A Dihexa já foi testada em humanos?

Não. Até 2026 não há ensaios clínicos publicados em humanos. Todo o conjunto de dados sobre potência, efeitos cognitivos e segurança vem de modelos pré-clínicos (cultura celular e roedores), o que torna especulativa qualquer aplicação clínica direta.

Por que a Dihexa é chamada de peptidomimético e não de peptídeo?

Embora derive da angiotensina IV (um peptídeo de verdade), sua estrutura foi extensamente modificada, com análogos de aminoácidos não naturais e um grupo de ácido hexanoico. Com cerca de 504 Da e apenas um núcleo Tyr-Ile, fica abaixo do tamanho típico de peptídeos bioativos e não é reconhecida pelas peptidases, o que lhe confere resistência enzimática, biodisponibilidade oral e penetração na barreira hematoencefálica.

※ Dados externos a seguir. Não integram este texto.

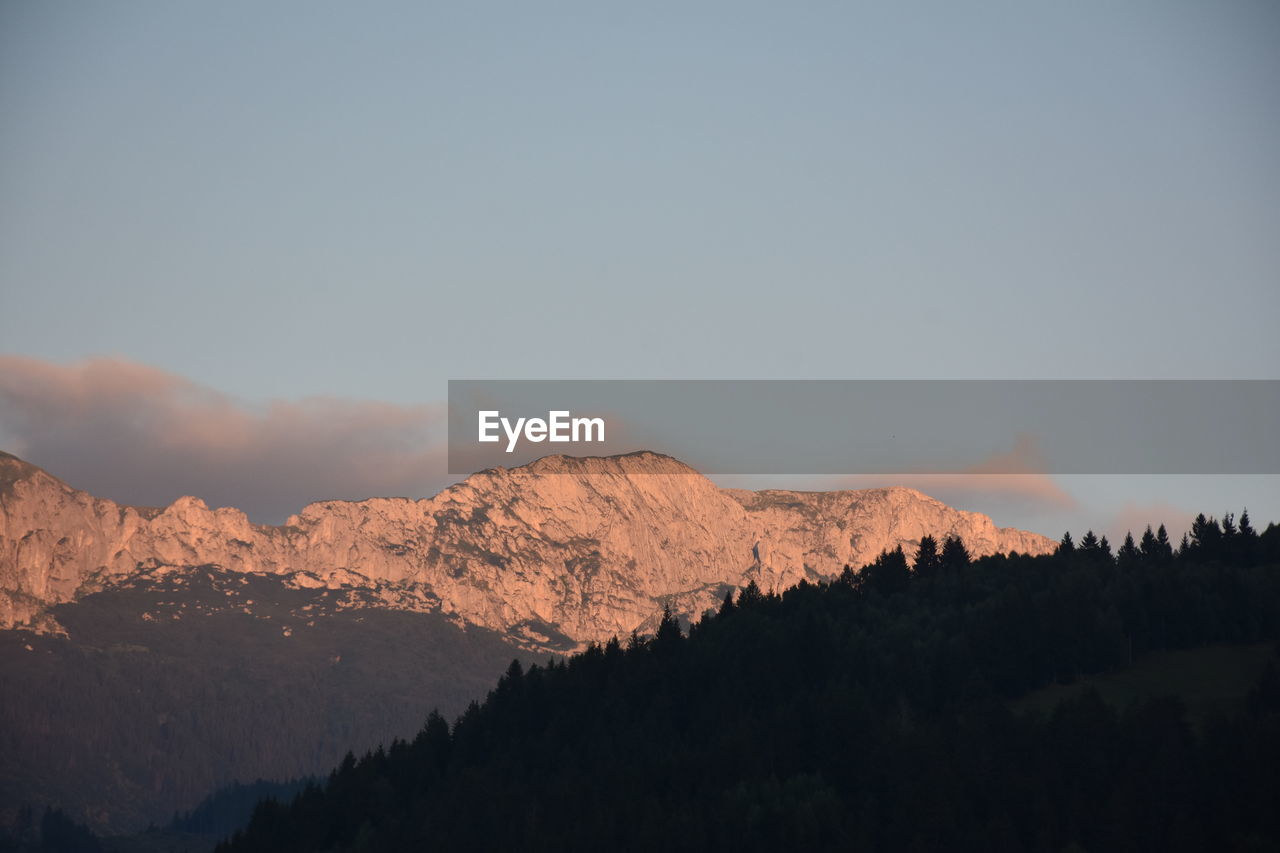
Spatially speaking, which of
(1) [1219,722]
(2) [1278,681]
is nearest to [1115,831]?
(1) [1219,722]

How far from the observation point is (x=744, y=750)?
196250mm

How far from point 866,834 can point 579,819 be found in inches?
1272

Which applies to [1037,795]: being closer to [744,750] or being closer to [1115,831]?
[1115,831]

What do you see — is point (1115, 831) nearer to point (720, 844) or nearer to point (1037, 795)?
point (1037, 795)

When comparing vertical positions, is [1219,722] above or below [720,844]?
above

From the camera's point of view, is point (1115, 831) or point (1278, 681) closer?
point (1115, 831)

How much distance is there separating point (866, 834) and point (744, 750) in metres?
22.9

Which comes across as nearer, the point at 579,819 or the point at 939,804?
the point at 939,804

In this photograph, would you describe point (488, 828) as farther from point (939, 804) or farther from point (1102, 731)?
point (1102, 731)

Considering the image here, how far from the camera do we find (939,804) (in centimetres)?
17662

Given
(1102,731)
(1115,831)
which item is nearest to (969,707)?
(1102,731)

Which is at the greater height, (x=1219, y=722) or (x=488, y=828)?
(x=1219, y=722)

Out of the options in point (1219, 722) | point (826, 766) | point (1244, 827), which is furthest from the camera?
point (826, 766)

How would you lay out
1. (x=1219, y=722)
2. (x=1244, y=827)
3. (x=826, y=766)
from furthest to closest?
(x=826, y=766), (x=1219, y=722), (x=1244, y=827)
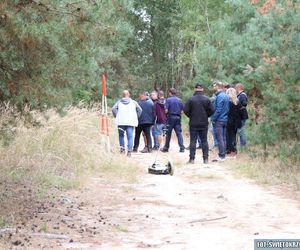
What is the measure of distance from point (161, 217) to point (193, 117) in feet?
19.2

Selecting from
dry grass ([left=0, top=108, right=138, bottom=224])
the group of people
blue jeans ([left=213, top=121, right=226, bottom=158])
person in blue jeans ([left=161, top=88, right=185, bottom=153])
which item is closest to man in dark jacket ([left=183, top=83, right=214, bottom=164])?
the group of people

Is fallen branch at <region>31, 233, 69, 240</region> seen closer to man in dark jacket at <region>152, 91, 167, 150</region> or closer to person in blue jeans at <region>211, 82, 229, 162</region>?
person in blue jeans at <region>211, 82, 229, 162</region>

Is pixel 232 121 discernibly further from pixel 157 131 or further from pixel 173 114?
pixel 157 131

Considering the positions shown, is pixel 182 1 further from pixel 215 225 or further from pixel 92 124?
pixel 215 225

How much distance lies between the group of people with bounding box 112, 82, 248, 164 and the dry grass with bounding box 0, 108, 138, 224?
0.99 m

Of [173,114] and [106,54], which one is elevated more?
[106,54]

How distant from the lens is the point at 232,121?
14.5m

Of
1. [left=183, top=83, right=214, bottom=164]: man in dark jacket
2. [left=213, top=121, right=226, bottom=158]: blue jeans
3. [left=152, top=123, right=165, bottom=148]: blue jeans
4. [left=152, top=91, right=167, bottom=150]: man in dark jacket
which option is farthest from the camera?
[left=152, top=123, right=165, bottom=148]: blue jeans

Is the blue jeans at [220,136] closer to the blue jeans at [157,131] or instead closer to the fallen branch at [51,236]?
the blue jeans at [157,131]

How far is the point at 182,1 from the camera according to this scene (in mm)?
36594

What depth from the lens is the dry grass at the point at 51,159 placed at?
366 inches

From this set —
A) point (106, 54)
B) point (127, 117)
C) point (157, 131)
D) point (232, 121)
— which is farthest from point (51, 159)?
point (157, 131)

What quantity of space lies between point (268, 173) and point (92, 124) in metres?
6.06

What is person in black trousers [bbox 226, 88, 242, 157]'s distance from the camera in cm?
1416
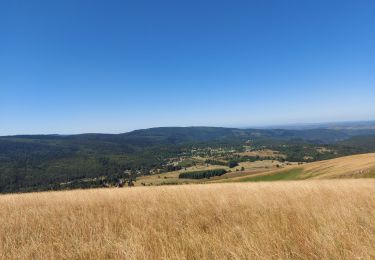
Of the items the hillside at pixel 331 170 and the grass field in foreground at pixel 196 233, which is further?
the hillside at pixel 331 170

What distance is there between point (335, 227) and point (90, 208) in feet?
24.7

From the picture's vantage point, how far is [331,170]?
5012cm

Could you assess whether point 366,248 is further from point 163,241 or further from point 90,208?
point 90,208

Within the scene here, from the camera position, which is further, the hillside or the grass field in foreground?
the hillside

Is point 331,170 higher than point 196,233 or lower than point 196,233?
lower

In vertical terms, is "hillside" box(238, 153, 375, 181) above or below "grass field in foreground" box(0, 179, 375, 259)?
below

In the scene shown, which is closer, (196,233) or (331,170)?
(196,233)

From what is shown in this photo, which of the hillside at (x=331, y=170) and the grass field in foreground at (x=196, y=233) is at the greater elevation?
the grass field in foreground at (x=196, y=233)

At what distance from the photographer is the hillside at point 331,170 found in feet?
133

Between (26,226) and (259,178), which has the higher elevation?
(26,226)

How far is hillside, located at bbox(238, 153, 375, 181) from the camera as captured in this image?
133 feet

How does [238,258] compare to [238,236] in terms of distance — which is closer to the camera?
[238,258]

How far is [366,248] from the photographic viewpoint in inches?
166

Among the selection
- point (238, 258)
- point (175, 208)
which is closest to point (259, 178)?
point (175, 208)
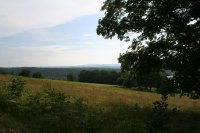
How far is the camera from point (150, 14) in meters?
19.7

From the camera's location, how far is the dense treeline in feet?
397

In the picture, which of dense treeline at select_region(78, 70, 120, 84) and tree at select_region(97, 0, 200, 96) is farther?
dense treeline at select_region(78, 70, 120, 84)

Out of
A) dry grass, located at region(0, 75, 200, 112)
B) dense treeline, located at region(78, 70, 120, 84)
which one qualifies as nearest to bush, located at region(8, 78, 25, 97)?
dry grass, located at region(0, 75, 200, 112)

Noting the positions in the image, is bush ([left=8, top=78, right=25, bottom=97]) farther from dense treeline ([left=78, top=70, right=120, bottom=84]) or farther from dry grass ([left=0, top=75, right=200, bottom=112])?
dense treeline ([left=78, top=70, right=120, bottom=84])

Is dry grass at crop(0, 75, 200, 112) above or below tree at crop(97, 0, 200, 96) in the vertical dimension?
below

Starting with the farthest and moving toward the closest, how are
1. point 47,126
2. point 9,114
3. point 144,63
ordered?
point 144,63 → point 9,114 → point 47,126

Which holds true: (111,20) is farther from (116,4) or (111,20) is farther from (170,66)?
(170,66)

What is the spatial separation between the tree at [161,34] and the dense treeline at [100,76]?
3751 inches

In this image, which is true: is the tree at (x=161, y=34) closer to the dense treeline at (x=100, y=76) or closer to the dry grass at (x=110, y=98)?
the dry grass at (x=110, y=98)

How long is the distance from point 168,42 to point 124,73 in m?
4.48

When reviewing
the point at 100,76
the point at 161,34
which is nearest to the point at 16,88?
the point at 161,34

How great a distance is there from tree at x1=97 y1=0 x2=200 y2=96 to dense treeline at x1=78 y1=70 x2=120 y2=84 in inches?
3751

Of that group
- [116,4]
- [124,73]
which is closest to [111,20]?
[116,4]

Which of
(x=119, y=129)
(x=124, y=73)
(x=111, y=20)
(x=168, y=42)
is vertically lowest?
(x=119, y=129)
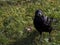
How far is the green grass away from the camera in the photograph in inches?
314

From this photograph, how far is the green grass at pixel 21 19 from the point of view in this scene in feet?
26.2

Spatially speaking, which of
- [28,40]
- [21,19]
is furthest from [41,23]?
[21,19]

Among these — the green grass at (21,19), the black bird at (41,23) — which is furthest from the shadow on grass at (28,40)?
the black bird at (41,23)

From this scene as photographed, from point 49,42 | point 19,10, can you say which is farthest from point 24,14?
point 49,42

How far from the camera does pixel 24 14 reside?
903 centimetres

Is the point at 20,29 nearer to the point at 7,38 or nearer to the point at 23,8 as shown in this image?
the point at 7,38

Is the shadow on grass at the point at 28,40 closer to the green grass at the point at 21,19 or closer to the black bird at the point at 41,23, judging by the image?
the green grass at the point at 21,19

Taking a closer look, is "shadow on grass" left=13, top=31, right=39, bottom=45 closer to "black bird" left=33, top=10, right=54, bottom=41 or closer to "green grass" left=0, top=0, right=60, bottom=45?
"green grass" left=0, top=0, right=60, bottom=45

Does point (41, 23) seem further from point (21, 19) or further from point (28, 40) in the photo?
point (21, 19)

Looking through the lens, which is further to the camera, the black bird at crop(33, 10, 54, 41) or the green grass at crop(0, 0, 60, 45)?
the green grass at crop(0, 0, 60, 45)

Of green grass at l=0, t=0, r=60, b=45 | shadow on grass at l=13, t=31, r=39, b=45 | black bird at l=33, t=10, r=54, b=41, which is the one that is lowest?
shadow on grass at l=13, t=31, r=39, b=45

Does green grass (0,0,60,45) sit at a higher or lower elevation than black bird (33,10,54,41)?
lower

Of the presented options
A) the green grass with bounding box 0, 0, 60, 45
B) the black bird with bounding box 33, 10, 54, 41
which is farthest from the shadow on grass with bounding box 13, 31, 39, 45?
the black bird with bounding box 33, 10, 54, 41

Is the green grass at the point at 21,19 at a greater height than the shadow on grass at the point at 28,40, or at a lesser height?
greater
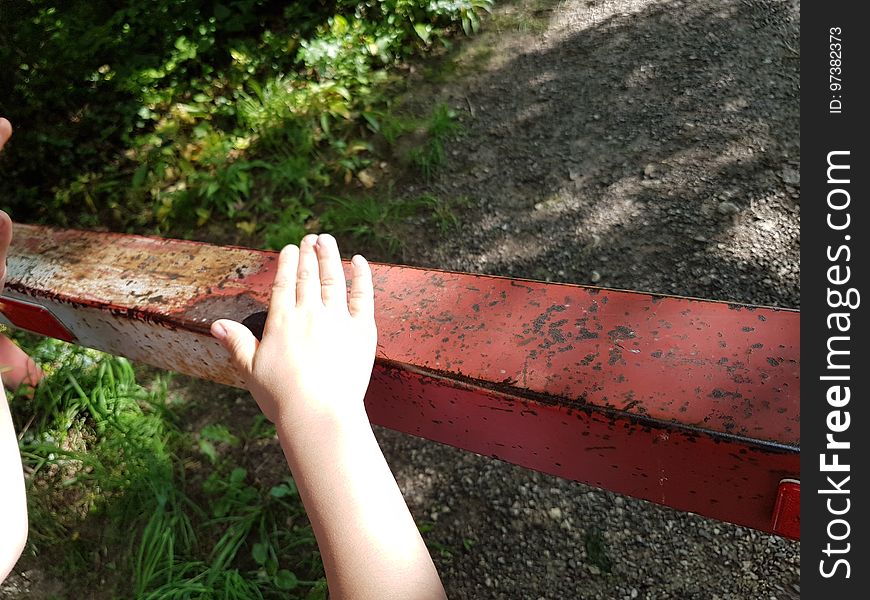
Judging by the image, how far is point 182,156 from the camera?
3504 mm

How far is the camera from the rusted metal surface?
2.81 feet

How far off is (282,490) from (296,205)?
147 centimetres

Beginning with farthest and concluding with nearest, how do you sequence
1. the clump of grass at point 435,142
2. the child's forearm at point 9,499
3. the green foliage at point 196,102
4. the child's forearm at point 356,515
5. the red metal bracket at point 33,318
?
the green foliage at point 196,102, the clump of grass at point 435,142, the red metal bracket at point 33,318, the child's forearm at point 9,499, the child's forearm at point 356,515

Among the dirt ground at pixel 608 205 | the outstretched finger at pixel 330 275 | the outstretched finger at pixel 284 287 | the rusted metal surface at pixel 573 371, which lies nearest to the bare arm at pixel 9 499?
the rusted metal surface at pixel 573 371

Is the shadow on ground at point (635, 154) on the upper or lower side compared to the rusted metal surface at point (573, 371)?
lower

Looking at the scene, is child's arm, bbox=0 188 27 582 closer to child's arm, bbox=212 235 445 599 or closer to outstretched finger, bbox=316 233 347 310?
child's arm, bbox=212 235 445 599

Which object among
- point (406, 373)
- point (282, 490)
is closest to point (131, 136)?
point (282, 490)

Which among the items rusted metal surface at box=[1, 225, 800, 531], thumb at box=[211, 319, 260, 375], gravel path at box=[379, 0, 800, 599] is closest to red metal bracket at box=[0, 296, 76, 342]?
rusted metal surface at box=[1, 225, 800, 531]

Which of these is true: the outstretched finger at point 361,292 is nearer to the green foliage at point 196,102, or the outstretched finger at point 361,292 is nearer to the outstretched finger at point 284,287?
the outstretched finger at point 284,287

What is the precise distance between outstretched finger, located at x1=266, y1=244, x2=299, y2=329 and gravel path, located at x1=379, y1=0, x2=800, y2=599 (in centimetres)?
120

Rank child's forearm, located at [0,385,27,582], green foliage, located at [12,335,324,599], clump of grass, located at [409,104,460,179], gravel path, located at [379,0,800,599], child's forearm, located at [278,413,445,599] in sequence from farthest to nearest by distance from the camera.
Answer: clump of grass, located at [409,104,460,179], green foliage, located at [12,335,324,599], gravel path, located at [379,0,800,599], child's forearm, located at [0,385,27,582], child's forearm, located at [278,413,445,599]

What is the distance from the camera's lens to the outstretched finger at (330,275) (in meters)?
1.16

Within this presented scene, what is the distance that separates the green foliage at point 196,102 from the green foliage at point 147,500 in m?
1.05

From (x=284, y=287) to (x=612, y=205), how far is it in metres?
1.91
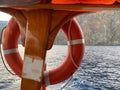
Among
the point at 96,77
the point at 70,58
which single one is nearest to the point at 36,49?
the point at 70,58

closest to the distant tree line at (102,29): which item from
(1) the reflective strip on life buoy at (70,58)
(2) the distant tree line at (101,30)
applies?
(2) the distant tree line at (101,30)

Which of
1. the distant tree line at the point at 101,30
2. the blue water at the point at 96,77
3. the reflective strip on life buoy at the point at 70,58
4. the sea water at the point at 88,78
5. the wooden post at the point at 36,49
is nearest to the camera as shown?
the wooden post at the point at 36,49

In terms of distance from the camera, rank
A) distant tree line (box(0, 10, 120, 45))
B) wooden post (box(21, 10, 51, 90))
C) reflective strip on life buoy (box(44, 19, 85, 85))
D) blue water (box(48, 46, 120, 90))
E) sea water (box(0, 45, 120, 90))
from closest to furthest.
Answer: wooden post (box(21, 10, 51, 90)) < reflective strip on life buoy (box(44, 19, 85, 85)) < sea water (box(0, 45, 120, 90)) < blue water (box(48, 46, 120, 90)) < distant tree line (box(0, 10, 120, 45))

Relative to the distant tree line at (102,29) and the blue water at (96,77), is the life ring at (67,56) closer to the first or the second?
the blue water at (96,77)

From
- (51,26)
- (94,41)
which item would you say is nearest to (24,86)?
(51,26)

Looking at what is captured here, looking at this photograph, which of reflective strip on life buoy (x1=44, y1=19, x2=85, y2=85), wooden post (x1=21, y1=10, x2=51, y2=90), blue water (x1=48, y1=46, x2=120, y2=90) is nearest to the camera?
wooden post (x1=21, y1=10, x2=51, y2=90)

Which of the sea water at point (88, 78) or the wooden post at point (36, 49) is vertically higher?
the wooden post at point (36, 49)

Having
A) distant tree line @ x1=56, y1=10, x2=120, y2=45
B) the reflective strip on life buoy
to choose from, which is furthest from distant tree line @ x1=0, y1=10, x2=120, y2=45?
the reflective strip on life buoy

Existe risco de câncer associado ao mecanismo da Dihexa?

Há uma preocupação teórica. A molécula amplifica a sinalização HGF/c-Met, e o receptor c-Met está superexpresso em vários cânceres humanos, onde essa via impulsiona crescimento e metástase. A estimulação crônica poderia, em tese, favorecer tumores em quem tenha células pré-malignas, mas isso não foi estudado de forma longitudinal nem mesmo em animais, permanecendo uma questão de segurança em aberto.